About 64 percent of adults in the United States are at least partly vaccinated, and the president has set a goal of bringing that number up to 70 percent by July 4. The pace of vaccination has dropped sharply since mid-April, leading the Biden administration to pursue a strategy of greater accessibility and incentives to reach Americans who have not yet gotten shots.
In spite of those efforts, there are unused vaccine doses that could go to waste. Once thawed, doses have a limited shelf life and millions could begin expiring within two weeks, according to federal officials.
Providing equitable access to vaccines has become one of the most intractable challenges to reining in the pandemic. Wealthier nations and private entities have pledged tens of millions of doses and billions of dollars to shore up global supplies, but the disparity in vaccine allocations so far has been stark.
Dr.
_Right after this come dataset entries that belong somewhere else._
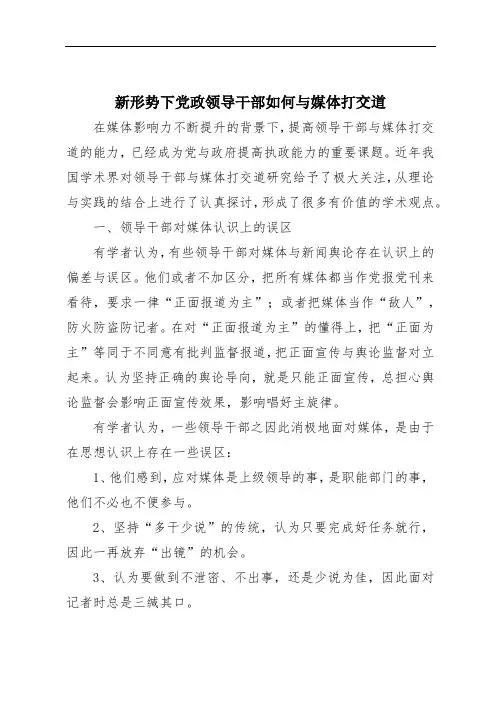 新形势下党政领导干部如何与媒体打交道

在媒体影响力不断提升的背景下，提高领导干部与媒体打交道的能力，已经成为党与政府提高执政能力的重要课题。近年我国学术界对领导干部与媒体打交道研究给予了极大关注，从理论与实践的结合上进行了认真探讨，形成了很多有价值的学术观点。

一、领导干部对媒体认识上的误区

有学者认为，有些领导干部对媒体与新闻舆论存在认识上的偏差与误区。他们或者不加区分，把所有媒体都当作党报党刊来看待，要求一律“正面报道为主”；或者把媒体当作“敌人”，防火防盗防记者。在对“正面报道为主”的懂得上，把“正面为主”等同于不同意有批判监督报道，把正面宣传与舆论监督对立起来。认为坚持正确的舆论导向，就是只能正面宣传，总担心舆论监督会影响正面宣传效果，影响唱好主旋律。

有学者认为，一些领导干部之因此消极地面对媒体，是由于在思想认识上存在一些误区：

1、他们感到，应对媒体是上级领导的事，是职能部门的事，他们不必也不便参与。

2、坚持“多干少说”的传统，认为只要完成好任务就行，因此一再放弃“出镜”的机会。

3、认为要做到不泄密、不出事，还是少说为佳，因此面对记者时总是三缄其口。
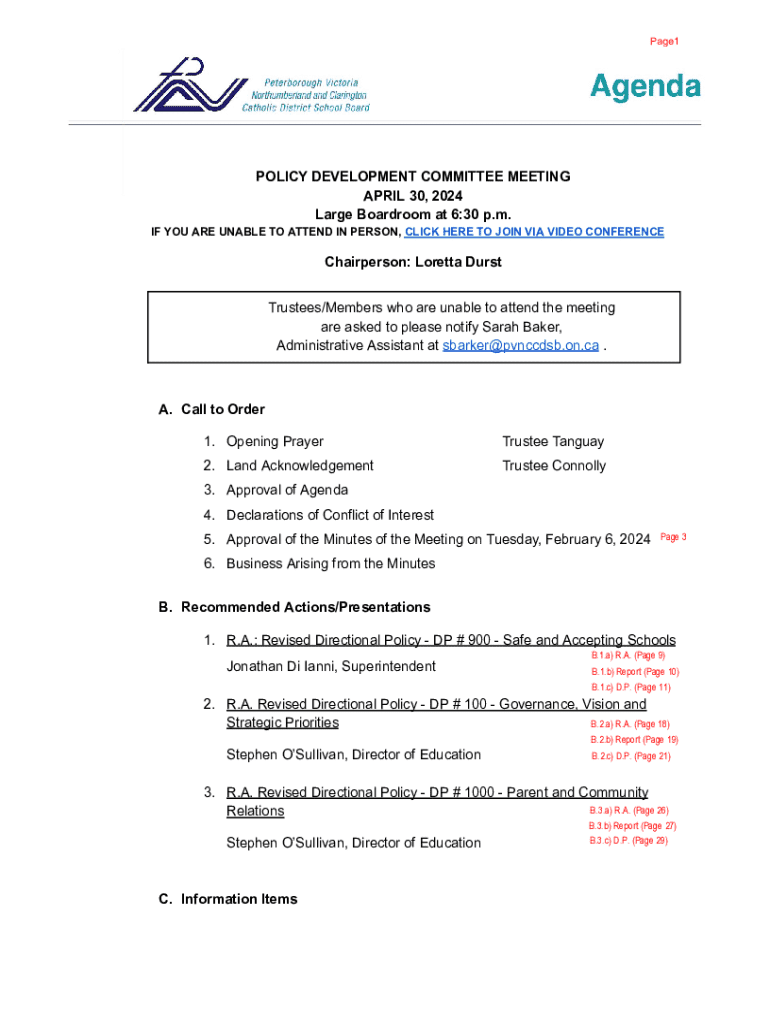 Page1

Peterborough Victoria Northumberland and Clarington Catholic District School Board

Agenda

POLICY DEVELOPMENT COMMITTEE MEETING
APRIL 30, 2024
Large Boardroom at 6:30 p.m.
IF YOU ARE UNABLE TO ATTEND IN PERSON, CLICK HERE TO JOIN VIA VIDEO CONFERENCE

Chairperson: Loretta Durst

Trustees/Members who are unable to attend the meeting are asked to please notify Sarah Baker, Administrative Assistant at sbarker@pvnccdsb.on.ca .

A. Call to Order

1. Opening Prayer Trustee Tanguay
2. Land Acknowledgement Trustee Connolly
3. Approval of Agenda
4. Declarations of Conflict of Interest
5. Approval of the Minutes of the Meeting on Tuesday, February 6, 2024 Page 3
6. Business Arising from the Minutes

B. Recommended Actions/Presentations

1. R.A.: Revised Directional Policy - DP # 900 - Safe and Accepting Schools
Jonathan Di Ianni, Superintendent
B.1.a) R.A. (Page 9)
B.1.b) Report (Page 10)
B.1.c) D.P. (Page 11)

2. R.A. Revised Directional Policy - DP # 100 - Governance, Vision and Strategic Priorities
Stephen O'Sullivan, Director of Education
B.2.a) R.A. (Page 18)
B.2.b) Report (Page 19)
B.2.c) D.P. (Page 21)

3. R.A. Revised Directional Policy - DP # 1000 - Parent and Community Relations
Stephen O'Sullivan, Director of Education
B.3.a) R.A. (Page 26)
B.3.b) Report (Page 27)
B.3.c) D.P. (Page 29)

C. Information Items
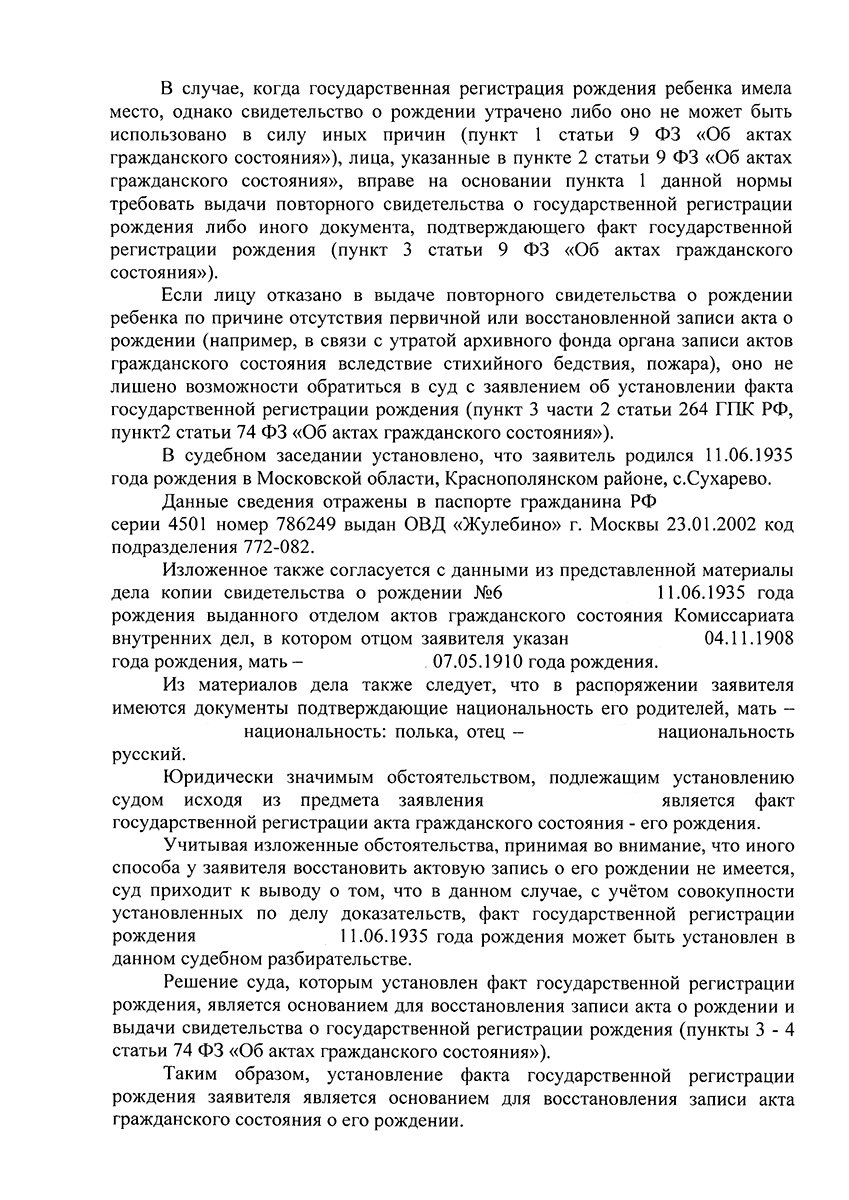 В случае, когда государственная регистрация рождения ребенка имела место, однако свидетельство о рождении утрачено либо оно не может быть использовано в силу иных причин (пункт 1 статьи 9 ФЗ «Об актах гражданского состояния»), лица, указанные в пункте 2 статьи 9 ФЗ «Об актах гражданского состояния», вправе на основании пункта 1 данной нормы требовать выдачи повторного свидетельства о государственной регистрации рождения либо иного документа, подтверждающего факт государственной регистрации рождения (пункт 3 статьи 9 ФЗ «Об актах гражданского состояния»).

Если лицу отказано в выдаче повторного свидетельства о рождении ребенка по причине отсутствия первичной или восстановленной записи акта о рождении (например, в связи с утратой архивного фонда органа записи актов гражданского состояния вследствие стихийного бедствия, пожара), оно не лишено возможности обратиться в суд с заявлением об установлении факта государственной регистрации рождения (пункт 3 части 2 статьи 264 ГПК РФ, пункт2 статьи 74 ФЗ «Об актах гражданского состояния»).

В судебном заседании установлено, что заявитель родился 11.06.1935 года рождения в Московской области, Краснополянском районе, с.Сухарево.

Данные сведения отражены в паспорте гражданина РФ серии 4501 номер 786249 выдан ОВД «Жулебино» г. Москвы 23.01.2002 код подразделения 772-082.

Изложенное также согласуется с данными из представленной материалы дела копии свидетельства о рождении №6 11.06.1935 года рождения выданного отделом актов гражданского состояния Комиссариата внутренних дел, в котором отцом заявителя указан 04.11.1908 года рождения, мать – 07.05.1910 года рождения.

Из материалов дела также следует, что в распоряжении заявителя имеются документы подтверждающие национальность его родителей, мать – национальность: полька, отец – национальность русский.

Юридически значимым обстоятельством, подлежащим установлению судом исходя из предмета заявления является факт государственной регистрации акта гражданского состояния - его рождения.

Учитывая изложенные обстоятельства, принимая во внимание, что иного способа у заявителя восстановить актовую запись о его рождении не имеется, суд приходит к выводу о том, что в данном случае, с учётом совокупности установленных по делу доказательств, факт государственной регистрации рождения 11.06.1935 года рождения может быть установлен в данном судебном разбирательстве.

Решение суда, которым установлен факт государственной регистрации рождения, является основанием для восстановления записи акта о рождении и выдачи свидетельства о государственной регистрации рождения (пункты 3 - 4 статьи 74 ФЗ «Об актах гражданского состояния»).

Таким образом, установление факта государственной регистрации рождения заявителя является основанием для восстановления записи акта гражданского состояния о его рождении.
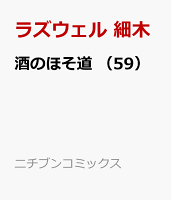 ラズウェル 細木

酒のほそ道 （59）

ニチブンコミックス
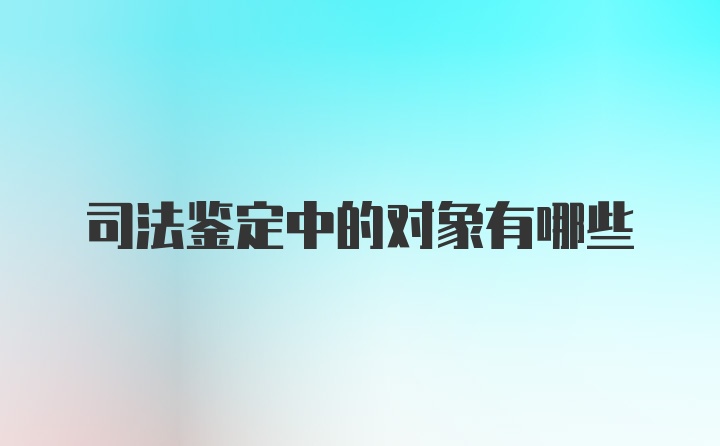 司法鉴定中的对象有哪些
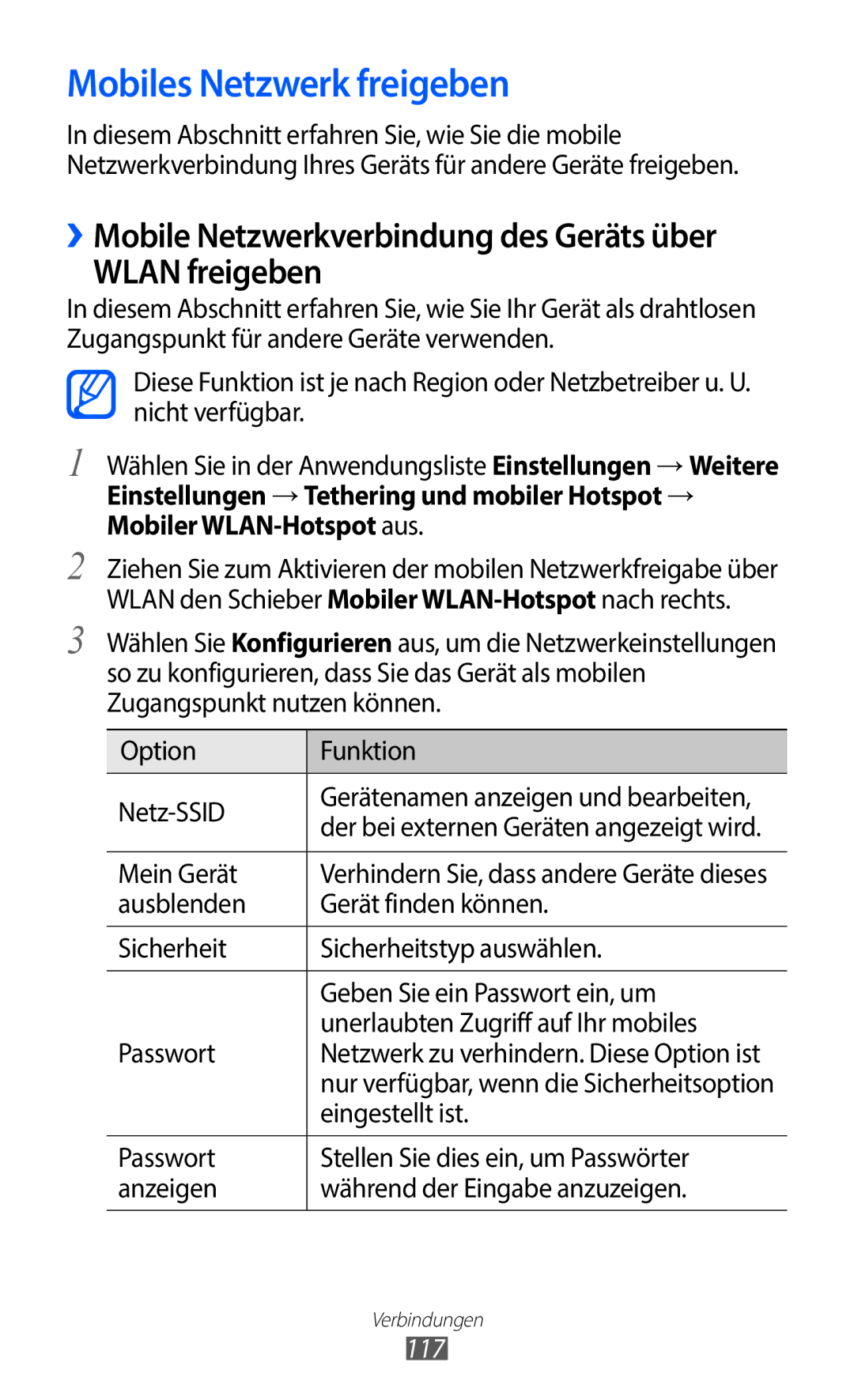 Mobiles Netzwerk freigeben

In diesem Abschnitt erfahren Sie, wie Sie die mobile Netzwerkverbindung Ihres Geräts für andere Geräte freigeben.

› Mobile Netzwerkverbindung des Geräts über WLAN freigeben

In diesem Abschnitt erfahren Sie, wie Sie Ihr Gerät als drahtlosen Zugangspunkt für andere Geräte verwenden.

Diese Funktion ist je nach Region oder Netzbetreiber u. U. nicht verfügbar.

1 Wählen Sie in der Anwendungsliste Einstellungen → Weitere Einstellungen → Tethering und mobiler Hotspot → Mobiler WLAN-Hotspot aus.

2 Ziehen Sie zum Aktivieren der mobilen Netzwerkfreigabe über WLAN den Schieber Mobiler WLAN-Hotspot nach rechts.

3 Wählen Sie Konfigurieren aus, um die Netzwerkeinstellungen so zu konfigurieren, dass Sie das Gerät als mobilen Zugangspunkt nutzen können.

| Option | Funktion |
|---|---|
| Netz-SSID | Gerätenamen anzeigen und bearbeiten, der bei externen Geräten angezeigt wird. |
| Mein Gerät ausblenden | Verhindern Sie, dass andere Geräte dieses Gerät finden können. |
| Sicherheit | Sicherheitstyp auswählen. |
| Passwort | Geben Sie ein Passwort ein, um unerlaubten Zugriff auf Ihr mobiles Netzwerk zu verhindern. Diese Option ist nur verfügbar, wenn die Sicherheitsoption eingestellt ist. |
| Passwort anzeigen | Stellen Sie dies ein, um Passwörter während der Eingabe anzuzeigen. |

Verbindungen
117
Tedros Adhanom Ghebreyesus, the director general of the World Health Organization, warned this week that the world was facing a “two-track pandemic,” in which countries where vaccines are scarce will struggle with virus cases even as better-supplied nations return to normal.
Those lower-income countries will be largely dependent on wealthier ones until vaccines can be distributed and produced on a more equitable basis, he said.
Daniel E. Slotnik contributed reporting from New York, and Michael D. Shear from Plymouth, England.